There are apparently lanes to the track, but darned if I could figure out how they were marked. The races also seemed to stop and start at random intervals; they didn’t start from a dead stop, but I couldn’t tell you when they were racing vs. just cruising around in a circle. And I couldn’t tell who was winning except for the rare instances, like the one shown here, where two boats are more or less side-by-side.
Still – very fast and very splashy! That’s a crowdpleaser. Whee!
Seattle, Washington. August 2007.
These are useful by me!,This blog is about authentic flight watches and fob watch.Not’s about blog technique.

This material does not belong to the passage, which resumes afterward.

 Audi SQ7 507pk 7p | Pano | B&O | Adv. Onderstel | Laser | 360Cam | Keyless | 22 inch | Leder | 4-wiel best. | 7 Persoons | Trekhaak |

The following not about fast track watches,But funnyA bad workman always blames his toolsSuccess is a relative term. It brings so many relatives. By reading we enrich the mind, by conversation we polish it. Come what may, heaven won’t fall..Don’t claim to know what you don’t know.。!!

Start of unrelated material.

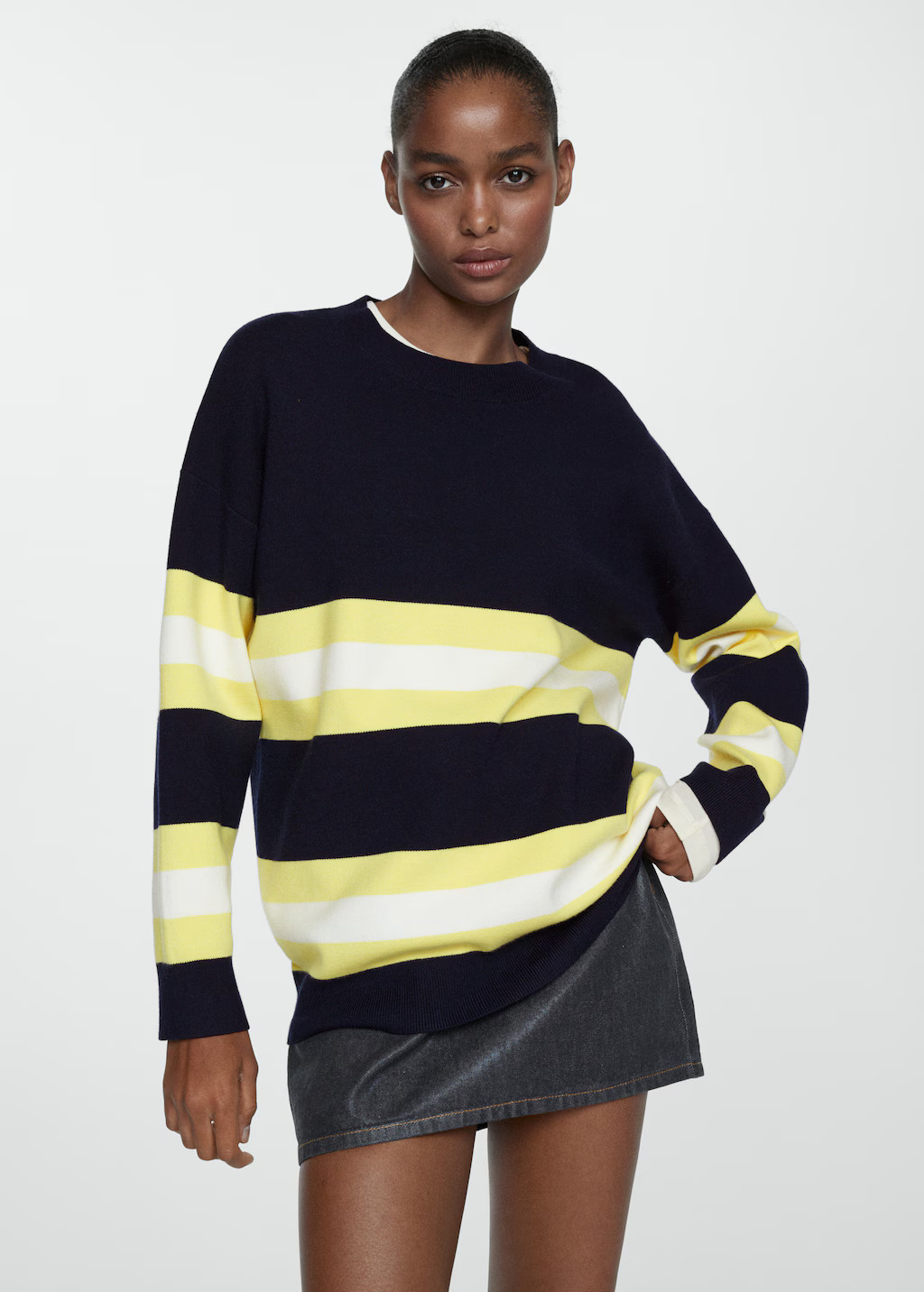 Striped knit sweater | MANGO (US)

Wonderful fast track watches:
Autotrain Epilogue Part 1

Image by ernestkoe
We were hurtling down the CSX tracks through North Carolina at about sixty miles and hour as the sun went down over the horizon.
The night turned electric orange, and as we watched ghost towns melt away in the glow of the night, I clicked away on the camera, hoping to catch the final frames of our journey home.
Technically Notes
It was all I could do to keep the shutter speed fast enough to get this shot with nearly no light. Did I say how much I love my Nikon 35mm f/1.8G AF-S DX?
This is pretty much SOOC though I did apply a touch of the Ken Rockwell effect by punching up the contrast saturation and vibrancy just a hair.
About fast track watches,This blog is about flight watch buying guide and fob watch.Not’s about Computer Technology.
The following not about fast track watches,But funnyFriendship is like earthenware: once broken, it can be mended; love is like a mirror: once broken, that ends it. (Josh Billings. American humorist) A friend is easier lost than found.God made relatives; Thank God we can choose our friends. There are no accidents..Early to bed and early to rise makes a man healthy, wealthy and wise.。!!
Beautiful:
300 kph

Image by sharkbait
On the Eurostar on the fast section going through Kent.
A while ago, I happened to be on one of the first trains that went at full speed on the Kent high-speed section. First I noticed that the route we were taking out of London was a bit different. Then I realised we were on new track that looked more French than British. Then I realised we had picked up a fair old lick of speed. Finally there was an announcement over the tannoy, we are doing 183 mph, so proud, so sweet. They don’t announce it any more. They used to announce the speed in the French high speed sections, but eventualy stopped that too.
That day was a Saturday, there is a long section of track cut into embankments, with many little bridges. Each bridge was full of men and boys watching this exciting spectacle hurtle past.
It was always hilarious coming back from Paris on the Eurostar, you’d be rushing through France at 300kph, slamming the brakes on throught the tunnel, and then bumble through Kent at more like 30kph. K-ting, k-ting ………. k-ting, k-ting ……….. it felt like you’d just turned up in some 3rd world country.